Esta é uma das novidades, já que até então os gastos com o sistema eram pagos apenas pela Sejusp, que neste novo contrato arcará com o valor de R$ 350 mil. A Sefaz pagará R$ 218 mil e  Detran, R$ 191 mil. O secretário destacou que com o montante que será economizado daqui em diante melhorias poderão ser realizadas na área de segurança pública.

“O valor economizado será investido em melhorias na infra-estruturar, aquisição de veículos, armamentos, munições, treinamentos dos nossos policiais. Enfim, cada centavo economizado será revertido em investimento para a própria estrutura de segurança pública”, salientou Barbosinha.

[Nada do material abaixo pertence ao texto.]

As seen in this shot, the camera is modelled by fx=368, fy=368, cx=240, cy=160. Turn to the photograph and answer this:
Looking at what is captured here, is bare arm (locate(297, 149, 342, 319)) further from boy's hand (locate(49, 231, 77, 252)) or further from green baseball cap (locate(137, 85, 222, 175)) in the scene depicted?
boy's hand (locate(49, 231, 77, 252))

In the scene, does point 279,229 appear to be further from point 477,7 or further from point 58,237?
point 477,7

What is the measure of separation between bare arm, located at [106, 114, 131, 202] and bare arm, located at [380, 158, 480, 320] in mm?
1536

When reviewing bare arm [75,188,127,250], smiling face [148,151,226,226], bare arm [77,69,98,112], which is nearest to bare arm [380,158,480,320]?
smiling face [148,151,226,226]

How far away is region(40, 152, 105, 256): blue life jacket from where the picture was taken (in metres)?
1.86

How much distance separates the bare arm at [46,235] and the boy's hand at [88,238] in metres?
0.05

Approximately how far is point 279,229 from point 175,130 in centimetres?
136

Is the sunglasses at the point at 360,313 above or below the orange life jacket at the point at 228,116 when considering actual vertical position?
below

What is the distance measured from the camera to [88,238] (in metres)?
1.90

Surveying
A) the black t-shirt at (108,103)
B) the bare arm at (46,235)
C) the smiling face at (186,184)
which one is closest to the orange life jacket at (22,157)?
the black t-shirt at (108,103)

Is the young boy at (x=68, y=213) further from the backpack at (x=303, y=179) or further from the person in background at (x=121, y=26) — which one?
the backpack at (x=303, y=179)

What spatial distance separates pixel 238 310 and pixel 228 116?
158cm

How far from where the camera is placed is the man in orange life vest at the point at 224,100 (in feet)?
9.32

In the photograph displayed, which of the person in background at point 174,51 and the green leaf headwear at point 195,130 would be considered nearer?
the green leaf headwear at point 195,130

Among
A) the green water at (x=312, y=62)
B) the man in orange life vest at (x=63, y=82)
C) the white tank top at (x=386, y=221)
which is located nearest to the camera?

Outra alteração é que a partir de agora órgãos como o Tribunal de Justiça do Estado terão acesso a informações que antes eram restritas à polícia com a integração com o SAJ (Sistema de Automação da Justiça). “O magistrado, por exemplo, terá acesso ao laudos periciais para que ele possa em uma relação envolvendo família aplicar uma medida restritiva tendo acesso o laudo pericial”, diz. 

A partir do contrato firmado, o secretário também ressaltou que será cobrado funcionalidade. “Neste momento o Estado e a Sejusp não exigem nada porque se eu não tenho um contrato e eu não e estou remunerando, eu não tenho como exigir da empresa nada além do que funcionalismo passa. A partir do momento que eu tenho um contrato assinado, obviamente nós vamos passar a exigir toda a funcionalidade”, disse.

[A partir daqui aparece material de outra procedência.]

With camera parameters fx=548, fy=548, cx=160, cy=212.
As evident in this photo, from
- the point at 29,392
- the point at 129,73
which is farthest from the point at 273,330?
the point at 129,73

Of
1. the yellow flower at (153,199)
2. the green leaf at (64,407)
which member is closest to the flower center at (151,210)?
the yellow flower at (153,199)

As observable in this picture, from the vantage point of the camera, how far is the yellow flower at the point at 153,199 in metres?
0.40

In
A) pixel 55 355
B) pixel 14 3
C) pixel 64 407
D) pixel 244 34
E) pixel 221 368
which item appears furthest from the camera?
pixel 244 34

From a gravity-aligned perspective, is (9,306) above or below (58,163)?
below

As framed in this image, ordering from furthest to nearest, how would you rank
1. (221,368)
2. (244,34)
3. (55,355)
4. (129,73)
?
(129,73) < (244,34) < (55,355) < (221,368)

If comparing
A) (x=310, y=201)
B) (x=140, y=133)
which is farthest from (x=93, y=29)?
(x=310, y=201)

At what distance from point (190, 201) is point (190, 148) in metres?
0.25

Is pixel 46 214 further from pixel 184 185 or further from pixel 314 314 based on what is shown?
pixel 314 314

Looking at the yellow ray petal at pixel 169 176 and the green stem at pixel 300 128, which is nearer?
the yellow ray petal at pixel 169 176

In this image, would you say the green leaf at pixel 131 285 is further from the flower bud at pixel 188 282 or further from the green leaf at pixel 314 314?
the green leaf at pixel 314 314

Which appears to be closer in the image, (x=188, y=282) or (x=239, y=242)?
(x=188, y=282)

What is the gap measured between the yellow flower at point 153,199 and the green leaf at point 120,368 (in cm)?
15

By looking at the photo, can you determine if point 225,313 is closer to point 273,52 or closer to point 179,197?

Uma das exigências será em relação aos bloqueadores de sinais de celulares em unidades penais de Mato Grosso do Sul. Os equipamentos instalados são de responsabilidade da empresa contratada. “O contrato impõe a obrigação da empresa, no regime comodato, de fornecer esses equipamentos para bloquear os sinais nos sistema penal. A partir da assinatura do contrato passa essa regra a vigorar”, conta.

O secretário explica que a empresa precisará fazer algumas modificações e aperfeiçoamento para que tudo funcione bem e que precisará de tempo para isso, mas independente disso o serviço tem que funcionar.  “Obviamente a empresa precisará de um espaço de tempo para poder adquirir novos equipamentos, mas o que nós vamos exigir é que, seja com equipamentos novos ou com os existentes, que efetivamente os sinais sejam bloqueados”, explica Barbosinha. 

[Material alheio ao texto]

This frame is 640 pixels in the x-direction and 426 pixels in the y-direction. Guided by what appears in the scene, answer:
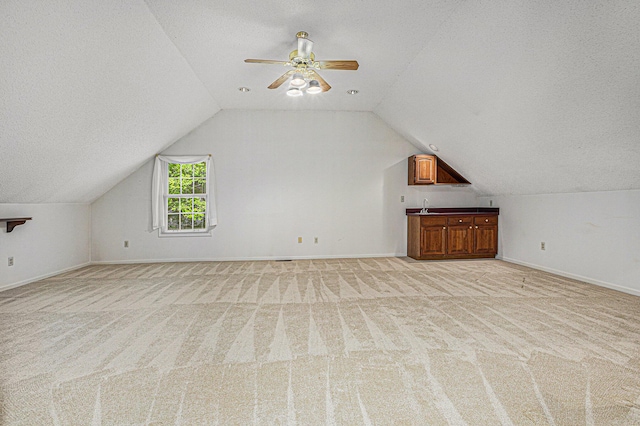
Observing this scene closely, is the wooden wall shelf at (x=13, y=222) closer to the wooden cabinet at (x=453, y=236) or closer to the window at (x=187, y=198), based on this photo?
the window at (x=187, y=198)

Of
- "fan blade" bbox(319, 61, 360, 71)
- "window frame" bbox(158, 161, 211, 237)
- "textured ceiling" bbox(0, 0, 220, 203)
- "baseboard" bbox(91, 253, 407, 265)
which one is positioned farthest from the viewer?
"window frame" bbox(158, 161, 211, 237)

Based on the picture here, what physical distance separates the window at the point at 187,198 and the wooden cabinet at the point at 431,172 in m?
4.03

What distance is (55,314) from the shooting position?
2.96 metres

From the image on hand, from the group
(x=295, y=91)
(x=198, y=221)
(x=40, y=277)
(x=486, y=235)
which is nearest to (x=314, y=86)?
(x=295, y=91)

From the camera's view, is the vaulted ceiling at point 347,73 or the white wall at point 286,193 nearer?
the vaulted ceiling at point 347,73

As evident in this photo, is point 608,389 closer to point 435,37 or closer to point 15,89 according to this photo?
point 435,37

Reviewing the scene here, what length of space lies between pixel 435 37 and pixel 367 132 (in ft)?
Result: 9.20

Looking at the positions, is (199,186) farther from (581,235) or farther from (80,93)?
(581,235)

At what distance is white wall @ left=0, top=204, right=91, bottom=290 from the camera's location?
3867 millimetres

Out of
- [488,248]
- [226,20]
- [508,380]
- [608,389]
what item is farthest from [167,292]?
[488,248]

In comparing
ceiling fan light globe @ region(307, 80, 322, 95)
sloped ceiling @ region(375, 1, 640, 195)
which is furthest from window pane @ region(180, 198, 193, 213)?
sloped ceiling @ region(375, 1, 640, 195)

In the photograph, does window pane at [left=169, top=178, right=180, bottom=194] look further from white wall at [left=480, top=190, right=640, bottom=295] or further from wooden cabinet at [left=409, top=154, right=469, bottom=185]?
white wall at [left=480, top=190, right=640, bottom=295]

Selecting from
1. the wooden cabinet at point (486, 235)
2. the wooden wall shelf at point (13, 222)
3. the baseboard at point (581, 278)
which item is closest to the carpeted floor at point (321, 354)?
the baseboard at point (581, 278)

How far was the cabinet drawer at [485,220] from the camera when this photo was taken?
18.6ft
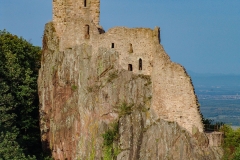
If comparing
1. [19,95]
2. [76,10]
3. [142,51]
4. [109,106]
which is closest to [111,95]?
[109,106]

Barbosinha ressaltou que a demora em resolver o contrato com a empresa se deu por problemas burocráticos e a “preocupação em fazer com que esse contrato do ponto de vista técnico fosse satisfatório, mas também do ponto de vista econômico e financeiro atendesse aos interesses da secretaria de justiça”.

O prazo para que o sistema volte a funcionar é de 24 horas e o secretário ainda contou que a secretaria pode tirar uma lição disso tudo. “A lição importante é de que a estrutura do Estado, a Secretaria de Segurança Pública não pode ficar dependente de uma empresa ou de um sistema. Nós vamos buscar a construção de processos que nos permitam não ter essa dependência como nos temos hoje para que fatos dessa natureza, na eventualidade de problemas com a empresa ou contratual, a área de segurança pública não fique prejudicada”, conclui.